U.S. auto recovery is well on track with Ford (NYSE:F) reporting an 18% increase in sales in April. The reported number was above analyst estimates for a 17% gain. A Detroit News article reports there is pent-up demand for vehicles, and that it is not a driving sales force yet. The average age of vehicles on the road increased to 11.2 years in 2012 from 10.8 years in 2011, suggesting that hundreds of thousands of vehicles need to be replaced. Ford also reported earnings on April 24th, beating analyst estimates. The housing and auto recovery are the driving force of the sluggish economic recovery, and Ford is one of the beneficiaries.
Ford reported net income of $0.41 per share, beating analyst estimates.
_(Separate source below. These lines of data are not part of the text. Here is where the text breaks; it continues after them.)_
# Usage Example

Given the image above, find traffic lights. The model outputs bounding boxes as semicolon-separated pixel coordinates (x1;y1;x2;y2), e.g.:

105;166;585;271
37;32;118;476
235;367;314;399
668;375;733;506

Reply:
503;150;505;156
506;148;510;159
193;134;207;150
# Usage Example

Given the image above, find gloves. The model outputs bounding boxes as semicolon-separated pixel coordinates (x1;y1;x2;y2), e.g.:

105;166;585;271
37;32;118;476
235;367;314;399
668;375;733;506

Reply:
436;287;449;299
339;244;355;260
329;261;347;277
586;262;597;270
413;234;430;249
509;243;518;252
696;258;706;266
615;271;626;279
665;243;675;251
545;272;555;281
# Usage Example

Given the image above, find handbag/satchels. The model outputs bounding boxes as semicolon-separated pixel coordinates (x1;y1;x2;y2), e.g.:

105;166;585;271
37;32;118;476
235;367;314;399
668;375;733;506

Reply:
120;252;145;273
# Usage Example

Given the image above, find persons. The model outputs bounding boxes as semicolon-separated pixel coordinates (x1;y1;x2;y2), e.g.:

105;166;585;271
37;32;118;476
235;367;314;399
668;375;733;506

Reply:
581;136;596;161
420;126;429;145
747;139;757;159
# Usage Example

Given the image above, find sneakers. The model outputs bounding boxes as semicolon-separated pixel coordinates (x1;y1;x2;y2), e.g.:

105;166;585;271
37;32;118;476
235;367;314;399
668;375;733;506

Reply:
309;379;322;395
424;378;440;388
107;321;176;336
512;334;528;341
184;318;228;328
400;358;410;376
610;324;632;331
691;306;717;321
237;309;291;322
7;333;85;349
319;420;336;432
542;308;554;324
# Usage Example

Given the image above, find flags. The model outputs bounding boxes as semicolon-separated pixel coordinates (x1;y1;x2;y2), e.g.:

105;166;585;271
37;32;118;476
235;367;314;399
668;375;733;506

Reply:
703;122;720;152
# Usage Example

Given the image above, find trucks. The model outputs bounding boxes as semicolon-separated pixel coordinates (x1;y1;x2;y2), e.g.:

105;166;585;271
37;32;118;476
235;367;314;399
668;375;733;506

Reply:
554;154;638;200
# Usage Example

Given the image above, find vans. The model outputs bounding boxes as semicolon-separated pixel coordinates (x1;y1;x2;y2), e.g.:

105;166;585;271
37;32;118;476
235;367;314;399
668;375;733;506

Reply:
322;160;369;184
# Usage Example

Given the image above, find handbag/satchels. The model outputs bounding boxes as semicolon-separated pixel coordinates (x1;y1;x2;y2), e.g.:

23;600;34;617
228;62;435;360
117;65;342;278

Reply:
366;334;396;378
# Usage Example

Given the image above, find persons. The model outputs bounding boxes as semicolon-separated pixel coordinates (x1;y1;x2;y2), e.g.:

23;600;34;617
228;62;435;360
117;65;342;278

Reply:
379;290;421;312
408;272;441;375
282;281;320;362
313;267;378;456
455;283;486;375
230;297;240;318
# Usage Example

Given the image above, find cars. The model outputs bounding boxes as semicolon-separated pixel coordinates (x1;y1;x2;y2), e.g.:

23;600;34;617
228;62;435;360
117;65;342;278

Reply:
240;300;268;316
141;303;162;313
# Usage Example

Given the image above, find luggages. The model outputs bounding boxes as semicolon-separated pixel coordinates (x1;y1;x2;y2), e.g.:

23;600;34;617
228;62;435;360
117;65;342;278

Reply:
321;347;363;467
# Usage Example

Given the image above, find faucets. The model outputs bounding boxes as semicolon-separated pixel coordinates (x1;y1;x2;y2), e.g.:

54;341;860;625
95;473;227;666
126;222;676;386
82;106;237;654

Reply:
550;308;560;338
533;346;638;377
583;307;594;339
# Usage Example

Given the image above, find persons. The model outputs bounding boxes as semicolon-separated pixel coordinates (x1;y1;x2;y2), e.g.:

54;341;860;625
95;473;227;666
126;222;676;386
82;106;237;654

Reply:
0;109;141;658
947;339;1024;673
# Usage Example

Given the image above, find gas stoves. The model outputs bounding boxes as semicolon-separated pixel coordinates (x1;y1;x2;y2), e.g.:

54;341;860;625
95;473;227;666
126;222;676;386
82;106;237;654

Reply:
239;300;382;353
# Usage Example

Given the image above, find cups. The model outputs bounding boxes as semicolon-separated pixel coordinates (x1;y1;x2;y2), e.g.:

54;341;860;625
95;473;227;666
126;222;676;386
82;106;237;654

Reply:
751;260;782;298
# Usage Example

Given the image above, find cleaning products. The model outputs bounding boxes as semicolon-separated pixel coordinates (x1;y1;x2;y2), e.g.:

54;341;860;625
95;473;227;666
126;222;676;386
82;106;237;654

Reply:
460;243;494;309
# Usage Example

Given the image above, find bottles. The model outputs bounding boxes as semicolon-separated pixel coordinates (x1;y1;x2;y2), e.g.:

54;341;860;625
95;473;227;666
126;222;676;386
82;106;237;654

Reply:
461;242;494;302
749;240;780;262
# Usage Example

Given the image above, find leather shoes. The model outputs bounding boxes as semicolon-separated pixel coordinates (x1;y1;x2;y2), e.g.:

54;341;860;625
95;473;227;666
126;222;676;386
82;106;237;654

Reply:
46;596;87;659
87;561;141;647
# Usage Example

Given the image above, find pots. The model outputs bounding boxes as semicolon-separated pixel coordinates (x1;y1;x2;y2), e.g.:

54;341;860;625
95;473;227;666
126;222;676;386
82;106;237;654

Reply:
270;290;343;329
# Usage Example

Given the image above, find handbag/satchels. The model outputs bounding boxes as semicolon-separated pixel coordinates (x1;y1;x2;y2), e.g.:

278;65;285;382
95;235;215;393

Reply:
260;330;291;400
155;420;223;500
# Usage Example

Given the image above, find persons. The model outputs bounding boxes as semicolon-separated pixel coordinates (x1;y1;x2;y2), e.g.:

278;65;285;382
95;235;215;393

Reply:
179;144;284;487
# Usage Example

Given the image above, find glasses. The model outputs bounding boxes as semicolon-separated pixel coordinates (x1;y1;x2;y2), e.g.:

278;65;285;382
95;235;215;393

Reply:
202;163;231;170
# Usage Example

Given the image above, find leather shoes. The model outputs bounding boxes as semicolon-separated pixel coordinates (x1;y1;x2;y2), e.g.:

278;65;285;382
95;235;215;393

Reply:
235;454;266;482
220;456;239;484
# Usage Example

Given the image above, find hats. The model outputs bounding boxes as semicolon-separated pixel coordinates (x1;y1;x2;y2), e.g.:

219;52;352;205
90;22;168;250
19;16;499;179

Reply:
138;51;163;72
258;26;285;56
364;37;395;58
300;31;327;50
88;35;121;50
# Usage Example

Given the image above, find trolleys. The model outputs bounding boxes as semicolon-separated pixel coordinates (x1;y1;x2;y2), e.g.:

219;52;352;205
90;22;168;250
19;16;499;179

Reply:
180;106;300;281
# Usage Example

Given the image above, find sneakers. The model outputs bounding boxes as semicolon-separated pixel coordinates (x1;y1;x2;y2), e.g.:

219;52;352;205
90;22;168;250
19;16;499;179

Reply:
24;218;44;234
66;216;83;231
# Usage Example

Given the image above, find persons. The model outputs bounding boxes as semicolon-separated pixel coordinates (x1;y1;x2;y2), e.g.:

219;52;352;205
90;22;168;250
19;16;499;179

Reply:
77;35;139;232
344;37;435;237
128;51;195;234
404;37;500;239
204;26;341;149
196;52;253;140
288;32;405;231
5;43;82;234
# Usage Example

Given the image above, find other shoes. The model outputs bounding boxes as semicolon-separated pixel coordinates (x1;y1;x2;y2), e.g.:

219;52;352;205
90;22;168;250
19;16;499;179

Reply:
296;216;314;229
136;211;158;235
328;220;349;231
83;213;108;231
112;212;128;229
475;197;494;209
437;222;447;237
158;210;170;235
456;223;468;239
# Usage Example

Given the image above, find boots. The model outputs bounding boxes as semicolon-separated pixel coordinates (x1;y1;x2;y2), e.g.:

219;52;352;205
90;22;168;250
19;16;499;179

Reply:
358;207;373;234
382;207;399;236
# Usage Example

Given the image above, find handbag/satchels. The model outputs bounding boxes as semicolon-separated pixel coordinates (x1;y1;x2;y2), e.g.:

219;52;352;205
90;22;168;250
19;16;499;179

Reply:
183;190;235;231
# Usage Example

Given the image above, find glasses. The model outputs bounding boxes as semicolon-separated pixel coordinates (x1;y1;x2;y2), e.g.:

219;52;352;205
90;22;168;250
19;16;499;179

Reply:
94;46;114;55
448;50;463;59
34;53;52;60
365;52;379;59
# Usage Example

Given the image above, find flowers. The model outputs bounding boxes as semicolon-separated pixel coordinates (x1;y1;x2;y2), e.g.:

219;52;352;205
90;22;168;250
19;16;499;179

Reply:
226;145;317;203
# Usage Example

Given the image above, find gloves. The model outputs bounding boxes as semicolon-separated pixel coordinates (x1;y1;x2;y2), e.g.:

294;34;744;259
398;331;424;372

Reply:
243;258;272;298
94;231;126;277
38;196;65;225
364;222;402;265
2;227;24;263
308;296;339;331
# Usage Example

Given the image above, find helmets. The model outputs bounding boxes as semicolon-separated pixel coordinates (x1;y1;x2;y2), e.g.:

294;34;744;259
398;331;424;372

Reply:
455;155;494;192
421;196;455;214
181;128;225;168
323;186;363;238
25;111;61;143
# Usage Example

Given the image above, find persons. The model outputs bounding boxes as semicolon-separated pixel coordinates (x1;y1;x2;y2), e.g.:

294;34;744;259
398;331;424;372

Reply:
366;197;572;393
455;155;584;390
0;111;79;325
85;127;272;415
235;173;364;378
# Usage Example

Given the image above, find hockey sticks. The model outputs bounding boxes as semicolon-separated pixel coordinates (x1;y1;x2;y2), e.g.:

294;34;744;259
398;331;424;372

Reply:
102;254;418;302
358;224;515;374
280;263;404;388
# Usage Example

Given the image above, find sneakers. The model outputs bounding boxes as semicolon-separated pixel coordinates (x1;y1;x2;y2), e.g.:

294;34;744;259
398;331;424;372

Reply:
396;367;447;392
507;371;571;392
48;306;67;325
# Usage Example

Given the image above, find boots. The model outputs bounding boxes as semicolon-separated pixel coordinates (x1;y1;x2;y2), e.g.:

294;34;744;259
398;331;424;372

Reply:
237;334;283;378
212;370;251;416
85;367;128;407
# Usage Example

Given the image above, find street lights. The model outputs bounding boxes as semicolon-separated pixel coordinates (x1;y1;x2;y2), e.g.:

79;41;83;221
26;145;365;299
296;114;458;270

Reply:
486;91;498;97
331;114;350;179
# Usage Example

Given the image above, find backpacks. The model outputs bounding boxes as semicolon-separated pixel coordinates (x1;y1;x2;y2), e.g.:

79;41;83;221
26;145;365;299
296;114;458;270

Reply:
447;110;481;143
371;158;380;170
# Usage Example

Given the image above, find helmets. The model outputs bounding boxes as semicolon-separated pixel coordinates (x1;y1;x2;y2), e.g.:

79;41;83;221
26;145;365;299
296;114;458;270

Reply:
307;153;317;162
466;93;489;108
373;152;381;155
Revenue increased 10% to $35.8 billion, also beating estimates. North America was the strongest region with a 20% increase in revenue in the first quarter, followed by a 13% rise in the Asia-Pacific region. South America and Europe were weak, with 4% and 7% decrease in revenue in the quarter.
Operating margins decreased in South America due to the devaluation of the currency in Venezuela. Operating margins were also lower in North America and Europe. Europe was impacted by higher pension costs, while the company is adding workers to keep up with demand in North America and the shift to smaller cars affects the margins. Ford still expects to lose $2 billion in Europe this year, and expects to swing to profitability by mid-decade. With addition to higher pension costs in Europe, market factors and exchange rates were also unfavorable.
Ford has shown exceptional strength with April U.S. sales rising 18%, above the expected 17% rise. Fusion and Escape established sales records, with sales increases of 24% and 52% respectively. F-series pickup sales also increased 24% to 59,030, the best level since 2006.
Competition and price performance
General Motors (NYSE:GM) also reported earnings above analyst estimates. GM seems to be doing better in Europe with its turnaround efforts. The company also expects to turn profitable in Europe around 2015, and reported an adjusted loss of $0.2 billion, compared to $0.3 billion in the first quarter of 2012. GM's adjusted earnings were lower than a year before, as the company is investing heavily and expects to refresh 70% of its 2012 portfolio. GM reported an 11% increase in April U.S. sales, topping analyst estimates for a 10% rise.
Ford is lagging GM recently, and the stock price is having trouble reaching its 52-week highs it achieved at the start of the year. GM reached new 52-week highs recently. I consider relative strength very important, and it points to GM being a better choice right now, as it is performing better than Ford. GM is also my favorite as explained in my early January article. The reasons in favor of GM then were: higher expected growth rates, lower PEG ratio and GM being purchased by famous value investors, like Warren Buffett and David Einhorn. Those reasons are still present today, with addition of relative strength.
Although GM might be a better choice of investment, Ford is not much behind. The company keeps delivering strong U.S. growth, and Europe remains the weakest spot for the company, with elevated turnaround efforts. The greatest short-term obstacle is the $14 price level, and it would be very positive for the stock if it could break out to new 52-week highs.